[17.08.21] Energy Poverty: New scientific papers
Energy Taxation and Its Societal Effects
Joint Research Centre of the European Commission released a new paper on energy taxation and energy vulnerability/poverty. Taxes account for a significant share of the final price of energy products in the EU. Energy taxes provide flexible and cost-effective means for reinforcing the polluter-pays principle and for reaching objectives of the European Green Deal. However, as energy taxation raises the price citizens have to pay for their energy, the poor are at risk to be more burdened by energy price increases than the wealthy. This report provides a detailed overview of energy taxation – the current policy context, household energy prices and the impact of energy taxation on financially disadvantaged citizens. The Energy Taxation Directive (ETD) that is currently under revision is also discussed together with the EU Emission Trading Scheme (ETS) and national carbon taxes as the main instruments used in the EU to reduce the greenhouse gas (GHG) emissions. Furthermore, as the redistribution of the tax revenue is crucial for the success of the energy transition, we explore different ways of using the revenue of energy taxation such as supporting further efforts to cut the GHG emissions or offsetting the burdens on the poor by increasing welfare benefits, re-investing the revenue through special schemes (e.g. renovation subsidies), supporting households with lump-sum transfers and other.
Download the Publication here: https://publications.jrc.ec.europa.eu/repository/handle/JRC123486
This article/publication is based upon work from COST Action CA16232 (ENGAGER), supported by COST (European Cooperation in Science and Technology)
A framework for ‘right to energy’ to meet UN SDG7: Policy implications to meet basic human energy needs, eradicate energy poverty, enhance energy justice, and uphold energy democracy
Access to electricity on the global scale has improved substantially in the past 30 years; yet, in 2018, an estimated 831 million people still have no access.

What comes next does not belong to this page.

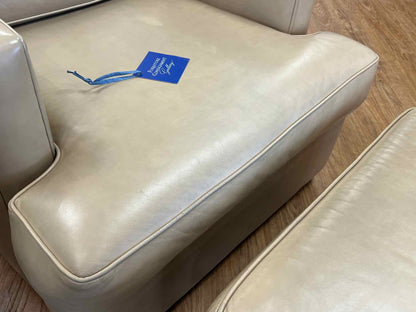 Hancock and Moore Butterscotch Leather Chair and Ottoman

The UN SDG7, ‘Affordable and Clean Energy’, aims to ensure access to affordable, reliable, sustainable, and modern energy for all and outlines actions needed internationally and nationally. At present, however, many countries lack any legal basis to trigger or reinforce policy actions; in fact, in some cases, existing measures would hamper achievement of SDG7 by 2030. Access to energy as a fundamental human right that needs to be safeguarded by government actions and interventions has been advocated by some scholars. The study suggests that the concept of a ‘right to energy’ can serve as a good foundation and justification for governments and other actors to intervene or address issues such as lack of access to energy and energy services, energy poverty, energy injustice, and lack of energy democracy. Indeed, a rights-based concept establishes implications of the state’s duties and obligations to tackle these issues. This study explores the possibility of a practical framework for developing or implementing policies that uphold a right to energy. Implications drawn from the policy framework include a suite of practical actions and prompt further debates that may strengthen, safeguard, fulfil, and protect individual rights to energy.
Dr. Chian-Woei Shyu
The Role of the Ombudsman in Energy Poverty Alleviation
Stojilovska, A. (2021). Energy poverty and the role of institutions: exploring procedural energy justice – Ombudsman in focus. Journal of Environmental Policy & Planning, 1-13. https://doi.org/10.1080/1523908X.2021.1940895
This paper aims to explore the role of institutions, and specifically of the Ombudsman, in creating and practicing policies with relevance to energy poverty as a case of procedural energy (in)justice in a European context, while refining procedural energy justice. It is empirically informed by studies about the Austrian energy utility-based Ombudsman and the independent Ombudsman in North Macedonia, countries with a low and high level of energy poverty, respectively. I highlight the unexplored institutional capacity of the independent Ombudsman to discover hidden institutional energy poverty drivers, and the utility-based Ombudsman to alleviate energy poverty, and contribute to a socially just energy transition. The energy market and social welfare system are important institutions co-shaping energy poverty, and the energy utility plays an especially relevant role in creating or preventing energy injustices. Procedural energy justice applied to energy poverty is about how institutions treat citizens over access to affordable energy, and how citizens are (dis)empowered by that relationship.